### What is required:
Render the lines of the records that start with the line containing "By your observation, is" and go on through the line containing "3.97 metres" as a Markdown table. Use the columns Row and Line, give each row a number, and leave out blank lines.

Records of spatial reasoning questions:

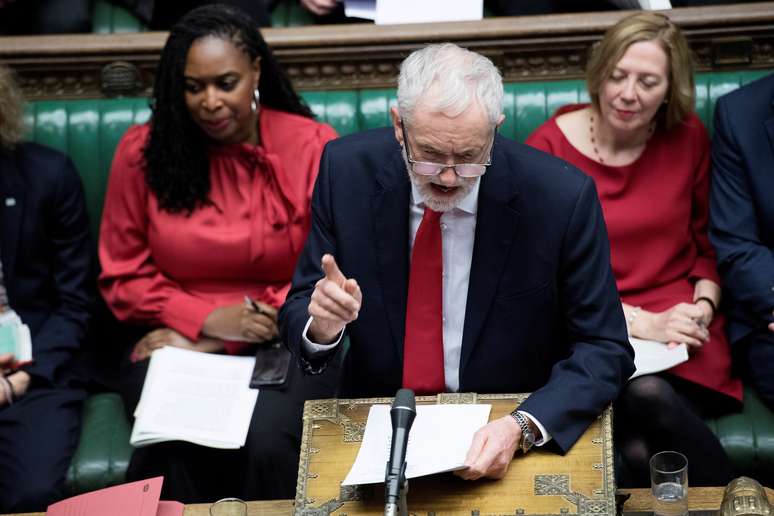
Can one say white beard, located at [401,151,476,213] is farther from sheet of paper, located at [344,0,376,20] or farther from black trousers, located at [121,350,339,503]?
sheet of paper, located at [344,0,376,20]

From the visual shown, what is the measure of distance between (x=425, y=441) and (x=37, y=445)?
4.37ft

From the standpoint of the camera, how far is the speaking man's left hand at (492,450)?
2.31 m

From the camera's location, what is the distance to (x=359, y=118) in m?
3.86

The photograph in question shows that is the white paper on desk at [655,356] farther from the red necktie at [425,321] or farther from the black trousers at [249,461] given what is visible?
the black trousers at [249,461]

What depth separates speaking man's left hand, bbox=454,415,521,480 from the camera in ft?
7.58

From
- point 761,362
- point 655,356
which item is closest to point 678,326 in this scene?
point 655,356

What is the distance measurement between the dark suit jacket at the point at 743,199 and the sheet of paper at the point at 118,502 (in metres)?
1.69

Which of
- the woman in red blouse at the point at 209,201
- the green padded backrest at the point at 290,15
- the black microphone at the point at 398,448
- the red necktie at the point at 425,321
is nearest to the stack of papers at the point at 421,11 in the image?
the green padded backrest at the point at 290,15

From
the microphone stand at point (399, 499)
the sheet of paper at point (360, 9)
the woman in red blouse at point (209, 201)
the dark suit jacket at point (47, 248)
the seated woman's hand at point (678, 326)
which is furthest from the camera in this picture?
the sheet of paper at point (360, 9)

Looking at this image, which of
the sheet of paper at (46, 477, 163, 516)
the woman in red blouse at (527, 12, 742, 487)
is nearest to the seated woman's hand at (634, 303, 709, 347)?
the woman in red blouse at (527, 12, 742, 487)

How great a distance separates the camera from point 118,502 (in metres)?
2.46

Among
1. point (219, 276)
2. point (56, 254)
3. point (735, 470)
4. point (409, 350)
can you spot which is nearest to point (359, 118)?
point (219, 276)

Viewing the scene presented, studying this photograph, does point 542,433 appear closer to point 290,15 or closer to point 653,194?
point 653,194

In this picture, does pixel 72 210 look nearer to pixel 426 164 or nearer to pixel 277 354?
pixel 277 354
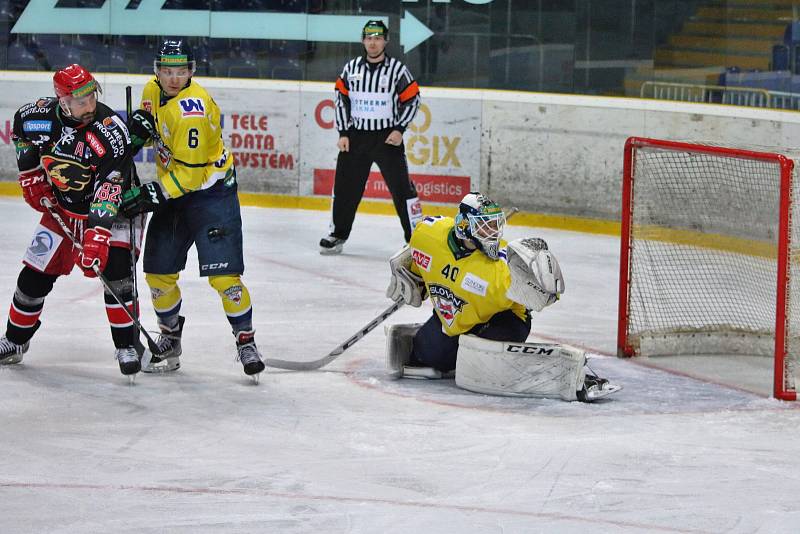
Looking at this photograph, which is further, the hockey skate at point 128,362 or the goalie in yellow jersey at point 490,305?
the hockey skate at point 128,362

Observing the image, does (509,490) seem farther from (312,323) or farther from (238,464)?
(312,323)

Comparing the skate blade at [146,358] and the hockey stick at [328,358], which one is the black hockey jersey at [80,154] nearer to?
the skate blade at [146,358]

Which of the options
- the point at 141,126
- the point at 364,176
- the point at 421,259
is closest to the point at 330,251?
the point at 364,176

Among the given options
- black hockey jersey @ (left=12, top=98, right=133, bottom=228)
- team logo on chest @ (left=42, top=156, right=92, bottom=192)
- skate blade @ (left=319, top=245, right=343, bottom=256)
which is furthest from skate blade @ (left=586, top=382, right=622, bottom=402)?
skate blade @ (left=319, top=245, right=343, bottom=256)

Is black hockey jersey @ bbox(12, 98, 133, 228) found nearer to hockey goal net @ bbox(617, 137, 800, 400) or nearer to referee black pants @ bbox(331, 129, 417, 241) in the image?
hockey goal net @ bbox(617, 137, 800, 400)

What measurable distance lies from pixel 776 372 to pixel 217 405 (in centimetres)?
196

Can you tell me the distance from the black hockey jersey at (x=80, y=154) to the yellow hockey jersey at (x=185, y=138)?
0.41ft

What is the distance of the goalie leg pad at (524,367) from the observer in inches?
184

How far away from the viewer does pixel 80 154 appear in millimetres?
4652

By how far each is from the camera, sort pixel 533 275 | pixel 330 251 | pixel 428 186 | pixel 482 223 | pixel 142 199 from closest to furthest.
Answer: pixel 533 275, pixel 482 223, pixel 142 199, pixel 330 251, pixel 428 186

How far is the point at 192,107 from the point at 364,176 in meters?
3.33

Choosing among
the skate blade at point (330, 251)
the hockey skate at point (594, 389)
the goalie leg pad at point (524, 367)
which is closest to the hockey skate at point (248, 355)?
the goalie leg pad at point (524, 367)

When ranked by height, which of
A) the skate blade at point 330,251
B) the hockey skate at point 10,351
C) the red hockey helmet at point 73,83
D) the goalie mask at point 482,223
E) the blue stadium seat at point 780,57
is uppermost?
the blue stadium seat at point 780,57

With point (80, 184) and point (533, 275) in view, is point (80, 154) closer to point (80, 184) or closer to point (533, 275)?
point (80, 184)
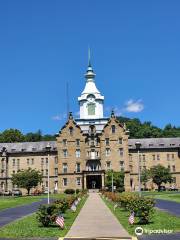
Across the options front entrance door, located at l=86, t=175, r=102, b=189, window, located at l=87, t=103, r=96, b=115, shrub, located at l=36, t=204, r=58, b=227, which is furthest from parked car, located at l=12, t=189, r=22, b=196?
shrub, located at l=36, t=204, r=58, b=227

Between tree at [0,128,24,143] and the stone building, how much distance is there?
22.4 metres

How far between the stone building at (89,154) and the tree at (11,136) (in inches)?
881

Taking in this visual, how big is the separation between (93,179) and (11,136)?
137 feet

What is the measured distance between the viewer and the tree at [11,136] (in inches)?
5290

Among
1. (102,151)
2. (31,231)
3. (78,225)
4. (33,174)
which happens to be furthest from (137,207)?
(102,151)

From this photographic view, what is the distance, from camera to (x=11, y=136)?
135m

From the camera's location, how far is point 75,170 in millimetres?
101250

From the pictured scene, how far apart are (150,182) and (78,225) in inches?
3206

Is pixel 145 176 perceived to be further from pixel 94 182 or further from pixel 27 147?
pixel 27 147

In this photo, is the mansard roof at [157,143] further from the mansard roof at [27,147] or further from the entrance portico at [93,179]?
the mansard roof at [27,147]

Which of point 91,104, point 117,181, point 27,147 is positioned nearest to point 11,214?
point 117,181

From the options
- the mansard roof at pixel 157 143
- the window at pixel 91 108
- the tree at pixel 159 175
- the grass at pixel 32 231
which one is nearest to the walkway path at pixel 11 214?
the grass at pixel 32 231

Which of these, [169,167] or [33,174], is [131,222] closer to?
[33,174]

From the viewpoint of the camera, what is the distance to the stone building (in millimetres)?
101188
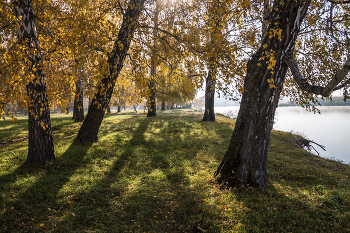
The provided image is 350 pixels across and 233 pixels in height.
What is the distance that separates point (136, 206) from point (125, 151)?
396 cm

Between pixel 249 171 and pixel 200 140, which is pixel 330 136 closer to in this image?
pixel 200 140

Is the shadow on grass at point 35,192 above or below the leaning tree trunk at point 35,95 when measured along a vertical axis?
below

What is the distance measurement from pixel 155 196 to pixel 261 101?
377cm

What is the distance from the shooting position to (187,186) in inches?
243

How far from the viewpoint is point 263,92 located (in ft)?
18.2

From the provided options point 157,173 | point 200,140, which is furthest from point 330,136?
point 157,173

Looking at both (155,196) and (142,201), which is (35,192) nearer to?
(142,201)

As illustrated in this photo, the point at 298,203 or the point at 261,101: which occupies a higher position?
the point at 261,101

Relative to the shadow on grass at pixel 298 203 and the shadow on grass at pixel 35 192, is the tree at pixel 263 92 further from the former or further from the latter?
the shadow on grass at pixel 35 192

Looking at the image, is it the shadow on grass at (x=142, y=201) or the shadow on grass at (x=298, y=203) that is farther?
the shadow on grass at (x=142, y=201)

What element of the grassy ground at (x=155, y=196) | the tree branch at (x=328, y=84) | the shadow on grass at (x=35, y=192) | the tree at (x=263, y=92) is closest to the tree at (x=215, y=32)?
the tree at (x=263, y=92)

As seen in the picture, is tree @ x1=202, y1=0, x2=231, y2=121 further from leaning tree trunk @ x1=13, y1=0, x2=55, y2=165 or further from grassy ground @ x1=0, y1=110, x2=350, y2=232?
leaning tree trunk @ x1=13, y1=0, x2=55, y2=165

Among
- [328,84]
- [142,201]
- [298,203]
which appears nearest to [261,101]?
[328,84]

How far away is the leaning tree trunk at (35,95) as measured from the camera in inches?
234
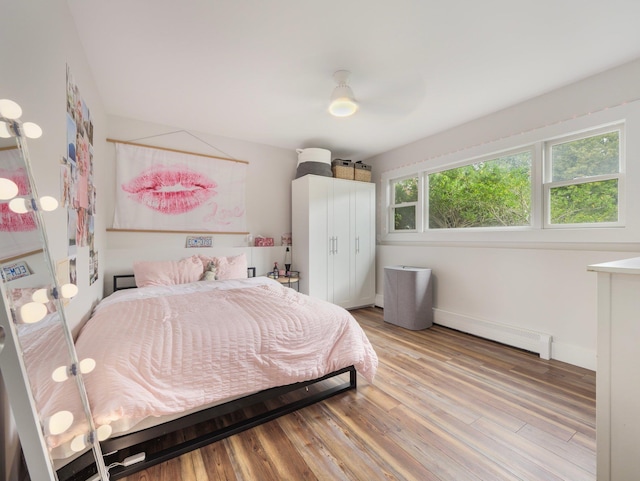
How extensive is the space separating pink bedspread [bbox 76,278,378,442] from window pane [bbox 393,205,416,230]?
2397mm

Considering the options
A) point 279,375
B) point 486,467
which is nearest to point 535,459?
point 486,467

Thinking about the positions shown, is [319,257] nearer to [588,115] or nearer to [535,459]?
[535,459]

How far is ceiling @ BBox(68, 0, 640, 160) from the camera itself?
5.37 ft

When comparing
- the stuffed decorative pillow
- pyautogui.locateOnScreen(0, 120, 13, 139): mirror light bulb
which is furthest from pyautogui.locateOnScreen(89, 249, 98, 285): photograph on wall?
pyautogui.locateOnScreen(0, 120, 13, 139): mirror light bulb

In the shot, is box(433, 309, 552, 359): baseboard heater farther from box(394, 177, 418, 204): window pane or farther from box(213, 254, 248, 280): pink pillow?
box(213, 254, 248, 280): pink pillow

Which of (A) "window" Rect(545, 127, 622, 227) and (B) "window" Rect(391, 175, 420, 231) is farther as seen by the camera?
(B) "window" Rect(391, 175, 420, 231)

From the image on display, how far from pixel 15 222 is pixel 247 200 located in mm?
3028

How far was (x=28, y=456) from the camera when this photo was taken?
734 millimetres

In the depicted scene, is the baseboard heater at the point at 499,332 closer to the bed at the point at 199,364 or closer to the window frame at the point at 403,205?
the window frame at the point at 403,205

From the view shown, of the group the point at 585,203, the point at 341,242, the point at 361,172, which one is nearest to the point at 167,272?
the point at 341,242

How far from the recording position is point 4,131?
0.78 m

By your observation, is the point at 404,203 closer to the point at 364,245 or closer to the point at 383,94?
the point at 364,245

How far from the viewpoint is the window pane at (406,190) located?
3.97 metres

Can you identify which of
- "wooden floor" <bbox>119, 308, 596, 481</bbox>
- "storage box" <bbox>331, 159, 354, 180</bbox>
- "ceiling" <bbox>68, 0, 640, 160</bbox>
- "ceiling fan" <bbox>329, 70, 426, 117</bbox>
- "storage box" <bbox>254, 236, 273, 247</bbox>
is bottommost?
"wooden floor" <bbox>119, 308, 596, 481</bbox>
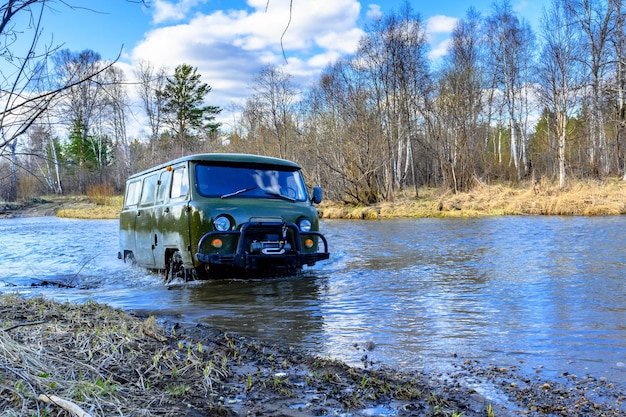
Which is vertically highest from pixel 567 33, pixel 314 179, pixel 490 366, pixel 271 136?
pixel 567 33

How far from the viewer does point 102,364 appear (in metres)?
3.37

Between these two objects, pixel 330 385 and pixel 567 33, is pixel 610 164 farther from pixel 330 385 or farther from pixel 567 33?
pixel 330 385

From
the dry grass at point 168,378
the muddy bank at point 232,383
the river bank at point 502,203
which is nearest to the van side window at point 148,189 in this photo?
the dry grass at point 168,378

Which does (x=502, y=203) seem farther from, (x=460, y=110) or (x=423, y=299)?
(x=423, y=299)

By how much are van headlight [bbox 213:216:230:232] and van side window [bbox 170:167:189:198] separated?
0.87 m

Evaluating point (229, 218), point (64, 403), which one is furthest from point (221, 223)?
point (64, 403)

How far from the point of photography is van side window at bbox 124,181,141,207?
430 inches

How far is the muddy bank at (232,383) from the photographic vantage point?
9.02 ft

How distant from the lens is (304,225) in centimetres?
855

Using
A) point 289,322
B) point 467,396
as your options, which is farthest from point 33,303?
point 467,396

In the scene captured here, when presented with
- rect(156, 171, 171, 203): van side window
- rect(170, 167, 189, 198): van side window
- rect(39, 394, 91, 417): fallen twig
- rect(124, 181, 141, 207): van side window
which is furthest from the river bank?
rect(39, 394, 91, 417): fallen twig

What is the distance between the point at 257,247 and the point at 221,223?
658 millimetres

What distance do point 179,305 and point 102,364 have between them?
12.1 feet

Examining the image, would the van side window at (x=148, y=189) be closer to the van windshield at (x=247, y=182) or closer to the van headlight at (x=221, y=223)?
the van windshield at (x=247, y=182)
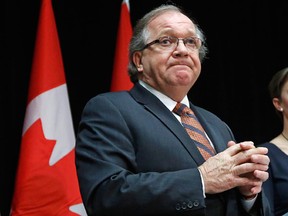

### Exercise output:
| Row | Line |
|---|---|
| 1 | By your observation, is the point at 404,203 closer to the point at 364,245 or closer to the point at 383,94? |
| 2 | the point at 364,245 |
| 3 | How far from the viewpoint is the window pane at (406,190) located? |
| 4 | 3.97 metres |